* start Document text *

Know Better, No Better
In 1942, a twenty-eight-year-old Catholic in the Polish underground, Jan Karski, embarked on a mission to travel from Nazi-occupied Poland to London, and ultimately America, to inform world leaders of what the Germans were perpetrating. In anticipation of his journey, he met with several resistance groups, accumulating information and testimonies to bring to the West. In his memoir, he recounts a meeting with the head of the Jewish Socialist Alliance:
The Bund leader came up to me in silence. He gripped my arm with such violence that it ached. I looked into his wild, staring eyes with awe, moved by the deep, unbearable pain in them.
“Tell the Jewish leaders that this is no case for politics or tactics. Tell them that the Earth must be shaken to its foundation, the world must be aroused. Perhaps then it will wake up, understand, perceive. Tell them that they must find the strength and courage to make sacrifices no other statesmen have ever had to make, sacrifices as painful as the fate of my dying people, and as unique. This is what they do not understand. German aims and methods are without precedent in history. The democracies must react in a way that is also without precedent, choose unheard-of methods as an answer …
“You ask me what plan of action I suggest to the Jewish leaders. Tell them to go to all the important English and American offices and agencies. Tell them not to leave until they obtain guarantees that a way has been decided upon to save the Jews. Let them accept no food or drink, let them die a slow death while the world is looking on. Let them die. This may shake the conscience of the world.”
After surviving as perilous a journey as could be imagined, Karski arrived in Washington, D.C., in June 1943. There, he met with Supreme Court Justice Felix Frankfurter, one of the great legal minds in American history, and himself a Jew. After hearing Karski’s accounts of the clearing of the Warsaw Ghetto and of exterminations in the concentration camps, after asking him a series of increasingly specific questions (“What is the height of the wall that separates the ghetto from the rest of the city?”), Frankfurter paced the room in silence, then took his seat and said, “Mr. Karski, a man like me talking to a man like you must be totally frank. So I must say I am unable to believe what you told me.” When Karski’s colleague pleaded with Frankfurter to accept Karski’s account, Frankfurter responded, “I didn’t say that this young man is lying. I said I am unable to believe him. My mind, my heart, they are made in such a way that I cannot accept it.”
Frankfurter didn’t question the truthfulness of Karski’s story. He didn’t dispute that the Germans were systematically murdering the Jews of Europe—his own relatives. And he didn’t respond that while he was persuaded and horrified, there was nothing he could do. Rather, he admitted not only his inability to believe the truth but his awareness of that inability. Frankfurter’s conscience was not shaken.
Our minds and hearts are well built to perform certain tasks, and poorly designed for others. We are good at things like calculating the path of a hurricane, and bad at things like deciding to get out of its way. Because we evolved over hundreds of millions of years, in settings that bear little resemblance to the modern world, we are often led to desires, fears, and indifferences that neither correspond nor respond to modern realities. We are disproportionately drawn to immediate and local needs—we crave fats and sugars (which are bad for people who live in a world of their ready availability); we hyper-vigilantly watch our children on jungle gyms (despite the many greater risks to their health that we ignore, like overfeeding them fats and sugars)—while remaining indifferent to what is lethal but over there.

* end Document text *
* start Given data *

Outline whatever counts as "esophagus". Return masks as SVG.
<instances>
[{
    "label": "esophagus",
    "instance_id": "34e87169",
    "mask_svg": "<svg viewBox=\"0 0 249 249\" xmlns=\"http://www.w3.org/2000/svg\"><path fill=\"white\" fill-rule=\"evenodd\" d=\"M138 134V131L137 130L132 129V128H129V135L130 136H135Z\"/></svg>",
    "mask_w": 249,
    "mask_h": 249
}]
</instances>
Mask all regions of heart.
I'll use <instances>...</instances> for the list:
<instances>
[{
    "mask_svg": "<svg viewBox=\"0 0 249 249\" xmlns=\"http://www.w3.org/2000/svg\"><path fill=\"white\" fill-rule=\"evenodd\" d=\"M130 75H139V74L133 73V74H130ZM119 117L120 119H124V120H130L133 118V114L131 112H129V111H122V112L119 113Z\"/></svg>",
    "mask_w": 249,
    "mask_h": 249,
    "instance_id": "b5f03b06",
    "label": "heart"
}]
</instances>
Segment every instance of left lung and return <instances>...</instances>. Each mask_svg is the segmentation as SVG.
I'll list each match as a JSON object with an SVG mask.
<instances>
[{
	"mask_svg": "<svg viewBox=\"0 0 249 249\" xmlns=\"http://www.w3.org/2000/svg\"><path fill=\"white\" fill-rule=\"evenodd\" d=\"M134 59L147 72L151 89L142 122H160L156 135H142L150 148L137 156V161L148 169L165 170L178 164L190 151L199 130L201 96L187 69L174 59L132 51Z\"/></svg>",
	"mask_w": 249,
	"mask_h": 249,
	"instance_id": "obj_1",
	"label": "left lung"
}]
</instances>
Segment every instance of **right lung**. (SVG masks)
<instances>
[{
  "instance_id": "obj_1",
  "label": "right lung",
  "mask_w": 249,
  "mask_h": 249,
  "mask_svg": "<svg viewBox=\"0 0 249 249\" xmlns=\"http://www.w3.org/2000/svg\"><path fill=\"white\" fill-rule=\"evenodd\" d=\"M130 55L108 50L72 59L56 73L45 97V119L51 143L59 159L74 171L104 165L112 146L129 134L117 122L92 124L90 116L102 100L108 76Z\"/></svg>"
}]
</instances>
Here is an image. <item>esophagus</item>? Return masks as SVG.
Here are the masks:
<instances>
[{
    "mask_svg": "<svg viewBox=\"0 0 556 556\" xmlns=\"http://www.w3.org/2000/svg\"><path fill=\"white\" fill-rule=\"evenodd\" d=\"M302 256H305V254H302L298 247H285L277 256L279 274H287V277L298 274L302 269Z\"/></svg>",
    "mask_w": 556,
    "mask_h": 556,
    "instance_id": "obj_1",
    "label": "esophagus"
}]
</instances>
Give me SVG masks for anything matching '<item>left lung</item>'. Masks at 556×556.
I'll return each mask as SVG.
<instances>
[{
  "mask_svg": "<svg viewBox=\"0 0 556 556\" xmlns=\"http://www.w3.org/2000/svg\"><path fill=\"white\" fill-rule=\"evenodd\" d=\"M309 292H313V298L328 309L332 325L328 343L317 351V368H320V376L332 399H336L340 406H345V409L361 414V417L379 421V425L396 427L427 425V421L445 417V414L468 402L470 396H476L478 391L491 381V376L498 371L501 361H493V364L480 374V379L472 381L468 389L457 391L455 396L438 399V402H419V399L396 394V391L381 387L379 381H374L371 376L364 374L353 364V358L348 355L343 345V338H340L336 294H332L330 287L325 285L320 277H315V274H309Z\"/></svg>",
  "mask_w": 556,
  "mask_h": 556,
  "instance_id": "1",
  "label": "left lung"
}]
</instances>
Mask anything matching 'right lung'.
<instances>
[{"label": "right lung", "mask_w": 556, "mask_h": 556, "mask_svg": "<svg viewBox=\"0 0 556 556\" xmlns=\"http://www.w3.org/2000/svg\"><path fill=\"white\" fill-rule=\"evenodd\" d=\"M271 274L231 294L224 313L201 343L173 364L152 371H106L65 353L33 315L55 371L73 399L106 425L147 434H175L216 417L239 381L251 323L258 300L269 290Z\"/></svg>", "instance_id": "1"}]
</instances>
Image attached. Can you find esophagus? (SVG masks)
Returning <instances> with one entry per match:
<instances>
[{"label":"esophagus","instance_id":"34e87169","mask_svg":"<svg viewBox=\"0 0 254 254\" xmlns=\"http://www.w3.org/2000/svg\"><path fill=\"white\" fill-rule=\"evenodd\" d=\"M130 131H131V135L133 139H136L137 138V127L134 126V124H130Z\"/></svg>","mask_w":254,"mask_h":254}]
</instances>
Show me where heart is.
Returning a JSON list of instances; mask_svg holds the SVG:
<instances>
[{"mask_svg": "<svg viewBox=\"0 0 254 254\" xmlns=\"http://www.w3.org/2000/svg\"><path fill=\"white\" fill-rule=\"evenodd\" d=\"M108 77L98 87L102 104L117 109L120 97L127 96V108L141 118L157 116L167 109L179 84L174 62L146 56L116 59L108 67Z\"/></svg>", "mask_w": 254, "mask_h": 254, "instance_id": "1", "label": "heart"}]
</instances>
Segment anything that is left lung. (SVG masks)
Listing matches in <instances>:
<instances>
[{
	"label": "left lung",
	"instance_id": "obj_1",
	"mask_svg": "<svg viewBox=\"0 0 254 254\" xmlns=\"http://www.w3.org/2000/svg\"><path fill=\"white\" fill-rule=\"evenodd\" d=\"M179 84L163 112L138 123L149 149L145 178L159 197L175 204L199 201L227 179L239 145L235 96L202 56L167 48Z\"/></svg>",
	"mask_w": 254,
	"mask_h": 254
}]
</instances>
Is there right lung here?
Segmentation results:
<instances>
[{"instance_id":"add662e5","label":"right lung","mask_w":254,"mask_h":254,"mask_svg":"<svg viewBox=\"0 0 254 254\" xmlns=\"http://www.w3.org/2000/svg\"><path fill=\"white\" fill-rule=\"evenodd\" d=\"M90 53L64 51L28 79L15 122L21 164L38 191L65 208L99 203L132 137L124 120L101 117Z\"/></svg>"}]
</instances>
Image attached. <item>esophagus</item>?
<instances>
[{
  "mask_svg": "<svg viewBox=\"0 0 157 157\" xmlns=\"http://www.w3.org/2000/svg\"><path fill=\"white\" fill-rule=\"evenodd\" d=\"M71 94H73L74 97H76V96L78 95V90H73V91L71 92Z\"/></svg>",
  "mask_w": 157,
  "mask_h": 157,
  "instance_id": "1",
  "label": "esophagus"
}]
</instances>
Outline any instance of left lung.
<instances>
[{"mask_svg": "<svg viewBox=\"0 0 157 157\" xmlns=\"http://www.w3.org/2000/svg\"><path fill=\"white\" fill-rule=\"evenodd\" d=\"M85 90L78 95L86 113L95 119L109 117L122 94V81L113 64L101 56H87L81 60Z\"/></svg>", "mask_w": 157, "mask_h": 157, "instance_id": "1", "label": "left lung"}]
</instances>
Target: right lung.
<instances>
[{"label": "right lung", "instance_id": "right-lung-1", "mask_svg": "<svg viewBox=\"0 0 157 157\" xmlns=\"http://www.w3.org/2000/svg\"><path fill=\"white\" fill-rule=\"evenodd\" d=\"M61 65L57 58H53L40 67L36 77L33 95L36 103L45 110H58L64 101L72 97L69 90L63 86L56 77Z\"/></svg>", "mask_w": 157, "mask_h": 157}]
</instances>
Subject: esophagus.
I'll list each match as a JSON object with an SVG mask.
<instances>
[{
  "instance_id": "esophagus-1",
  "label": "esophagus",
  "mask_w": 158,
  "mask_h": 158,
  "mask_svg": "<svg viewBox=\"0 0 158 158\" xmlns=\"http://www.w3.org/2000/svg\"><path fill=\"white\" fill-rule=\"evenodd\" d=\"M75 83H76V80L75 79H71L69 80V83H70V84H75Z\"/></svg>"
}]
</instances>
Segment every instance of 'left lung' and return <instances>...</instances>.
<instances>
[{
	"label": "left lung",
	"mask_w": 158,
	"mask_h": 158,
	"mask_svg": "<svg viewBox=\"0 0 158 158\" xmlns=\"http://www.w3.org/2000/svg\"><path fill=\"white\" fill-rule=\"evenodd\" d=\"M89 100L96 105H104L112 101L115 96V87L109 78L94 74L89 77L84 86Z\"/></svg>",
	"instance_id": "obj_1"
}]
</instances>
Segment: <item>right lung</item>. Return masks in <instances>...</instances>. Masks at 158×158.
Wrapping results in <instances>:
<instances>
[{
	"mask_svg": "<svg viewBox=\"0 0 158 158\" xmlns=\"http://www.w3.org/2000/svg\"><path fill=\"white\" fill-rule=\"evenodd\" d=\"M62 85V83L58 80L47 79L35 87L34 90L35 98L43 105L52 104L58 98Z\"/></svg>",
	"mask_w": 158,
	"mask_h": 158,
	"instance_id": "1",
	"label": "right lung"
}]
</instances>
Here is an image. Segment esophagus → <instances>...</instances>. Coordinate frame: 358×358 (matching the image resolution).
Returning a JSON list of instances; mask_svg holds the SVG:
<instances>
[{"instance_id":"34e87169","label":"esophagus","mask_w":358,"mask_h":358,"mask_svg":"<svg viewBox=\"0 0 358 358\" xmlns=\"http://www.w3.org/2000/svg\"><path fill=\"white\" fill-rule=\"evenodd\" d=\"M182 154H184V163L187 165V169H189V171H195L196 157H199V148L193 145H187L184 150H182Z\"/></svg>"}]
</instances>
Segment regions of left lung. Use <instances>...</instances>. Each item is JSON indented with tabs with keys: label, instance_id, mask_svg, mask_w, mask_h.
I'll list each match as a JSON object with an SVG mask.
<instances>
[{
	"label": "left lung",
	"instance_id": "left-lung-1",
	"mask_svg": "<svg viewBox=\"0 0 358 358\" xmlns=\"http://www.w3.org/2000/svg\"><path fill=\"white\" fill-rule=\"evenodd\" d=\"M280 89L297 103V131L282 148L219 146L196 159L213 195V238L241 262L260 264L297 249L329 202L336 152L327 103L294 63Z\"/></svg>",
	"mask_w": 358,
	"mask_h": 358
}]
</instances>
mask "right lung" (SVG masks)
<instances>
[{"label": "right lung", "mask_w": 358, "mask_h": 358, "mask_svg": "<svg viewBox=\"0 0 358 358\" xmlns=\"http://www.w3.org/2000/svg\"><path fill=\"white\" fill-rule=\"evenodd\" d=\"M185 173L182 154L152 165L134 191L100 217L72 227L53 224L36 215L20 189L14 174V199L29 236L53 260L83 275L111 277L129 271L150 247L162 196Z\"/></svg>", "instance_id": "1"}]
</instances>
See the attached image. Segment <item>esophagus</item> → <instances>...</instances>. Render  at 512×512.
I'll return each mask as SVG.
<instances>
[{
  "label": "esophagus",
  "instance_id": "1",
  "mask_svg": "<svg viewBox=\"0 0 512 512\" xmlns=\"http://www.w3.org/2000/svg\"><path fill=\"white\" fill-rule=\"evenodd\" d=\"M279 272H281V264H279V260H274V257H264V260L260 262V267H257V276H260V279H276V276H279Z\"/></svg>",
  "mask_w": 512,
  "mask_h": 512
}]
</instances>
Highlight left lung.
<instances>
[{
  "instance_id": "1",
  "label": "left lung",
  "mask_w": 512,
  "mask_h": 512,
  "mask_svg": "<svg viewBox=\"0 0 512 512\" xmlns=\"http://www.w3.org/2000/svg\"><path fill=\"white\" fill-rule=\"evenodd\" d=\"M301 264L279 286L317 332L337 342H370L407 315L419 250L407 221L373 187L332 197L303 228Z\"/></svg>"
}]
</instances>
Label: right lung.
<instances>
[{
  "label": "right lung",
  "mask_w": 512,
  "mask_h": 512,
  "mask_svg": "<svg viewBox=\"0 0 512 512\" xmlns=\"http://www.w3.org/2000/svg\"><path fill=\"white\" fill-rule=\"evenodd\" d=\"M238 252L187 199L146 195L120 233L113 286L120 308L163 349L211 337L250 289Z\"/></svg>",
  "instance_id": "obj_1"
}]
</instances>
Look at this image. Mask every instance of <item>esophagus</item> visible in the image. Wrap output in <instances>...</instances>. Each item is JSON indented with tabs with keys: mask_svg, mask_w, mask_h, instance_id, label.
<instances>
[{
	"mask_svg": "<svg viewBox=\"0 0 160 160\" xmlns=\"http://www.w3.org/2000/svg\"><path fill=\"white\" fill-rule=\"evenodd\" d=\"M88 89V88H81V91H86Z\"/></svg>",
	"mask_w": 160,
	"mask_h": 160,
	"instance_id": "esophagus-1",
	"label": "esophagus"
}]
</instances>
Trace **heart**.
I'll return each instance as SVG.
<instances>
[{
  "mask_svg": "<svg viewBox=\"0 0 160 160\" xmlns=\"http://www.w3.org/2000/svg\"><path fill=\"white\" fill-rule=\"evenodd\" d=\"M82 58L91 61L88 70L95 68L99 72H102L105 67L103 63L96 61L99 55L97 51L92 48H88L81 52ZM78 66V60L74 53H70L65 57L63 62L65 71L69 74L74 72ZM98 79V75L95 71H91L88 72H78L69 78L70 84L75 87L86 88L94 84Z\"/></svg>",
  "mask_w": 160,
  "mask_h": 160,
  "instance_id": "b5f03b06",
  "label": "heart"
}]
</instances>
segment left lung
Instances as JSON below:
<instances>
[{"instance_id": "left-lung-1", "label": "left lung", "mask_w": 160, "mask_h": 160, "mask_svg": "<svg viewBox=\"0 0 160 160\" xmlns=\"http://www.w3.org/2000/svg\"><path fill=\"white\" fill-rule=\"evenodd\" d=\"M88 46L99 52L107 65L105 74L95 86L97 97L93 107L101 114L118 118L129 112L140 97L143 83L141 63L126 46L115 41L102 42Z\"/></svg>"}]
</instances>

* end Given data *

■ The tasks:
A. Reproduce the passage about Jan Karski's mission, starting with "Know Better, No" and going on through "pain in them.".
B. Take the passage about Jan Karski's mission further, beginning right after its final sentence.
The records have no connection to the text.

■ Answers to the tasks:
A.
Know Better, No Better
In 1942, a twenty-eight-year-old Catholic in the Polish underground, Jan Karski, embarked on a mission to travel from Nazi-occupied Poland to London, and ultimately America, to inform world leaders of what the Germans were perpetrating. In anticipation of his journey, he met with several resistance groups, accumulating information and testimonies to bring to the West. In his memoir, he recounts a meeting with the head of the Jewish Socialist Alliance:
The Bund leader came up to me in silence. He gripped my arm with such violence that it ached. I looked into his wild, staring eyes with awe, moved by the deep, unbearable pain in them.

B.
In a recent study, the UCLA psychologist Hal Hershfield found that when subjects were asked to describe their future selves—even a mere ten years from now—their brain activity on fMRI scans bore more resemblance to what appeared when they described strangers than to what appeared when they described their current selves. When subjects were shown images of themselves in which their appearance had been digitally aged, however, this disparity changed, and so did their behavior. Asked to allocate a thousand dollars among four options—a gift for a loved one, a fun event, a checking account, or a retirement fund—subjects who saw their aged avatars put nearly twice as much money into their retirement accounts as subjects who didn’t.
It has been widely demonstrated that emotional responses are heightened by vividness. Researchers have described a number of “sympathy biases” that generate concern: the identifiable-victim effect (the ability to visualize the details of the suffering), the in-group effect (the suggestion of social proximity to the suffering), and the reference-dependent sympathy effect (the presentation of the victim’s condition as not merely dreadful but worsening). One group of researchers conducted a direct-mail fundraising experiment with about two hundred thousand potential donors. If the mailing featured a named individual as opposed to an unnamed group, donations increased by 110 percent. If the donor and the target belonged to the same religion, donations increased by 55 percent. If the target’s poverty was presented as newfound instead of chronic, donations increased by 33 percent. Combining all these tactics led to a 300 percent increase in donations.
The problem with the planetary crisis is that it runs up against a number of built-in “apathy biases.” Although many of climate change’s accompanying calamities—extreme weather events, floods and wildfires, displacement and resource scarcity chief among them—are vivid, personal, and suggestive of a worsening situation, they don’t feel that way in aggregate. They feel abstract, distant, and isolated rather than like beams of an ever-strengthening narrative. As the journalist Oliver Burkeman put it in The Guardian, “If a cabal of evil psychologists had gathered in a secret undersea base to concoct a crisis humanity would be hopelessly ill-equipped to address, they couldn’t have done better than climate change.”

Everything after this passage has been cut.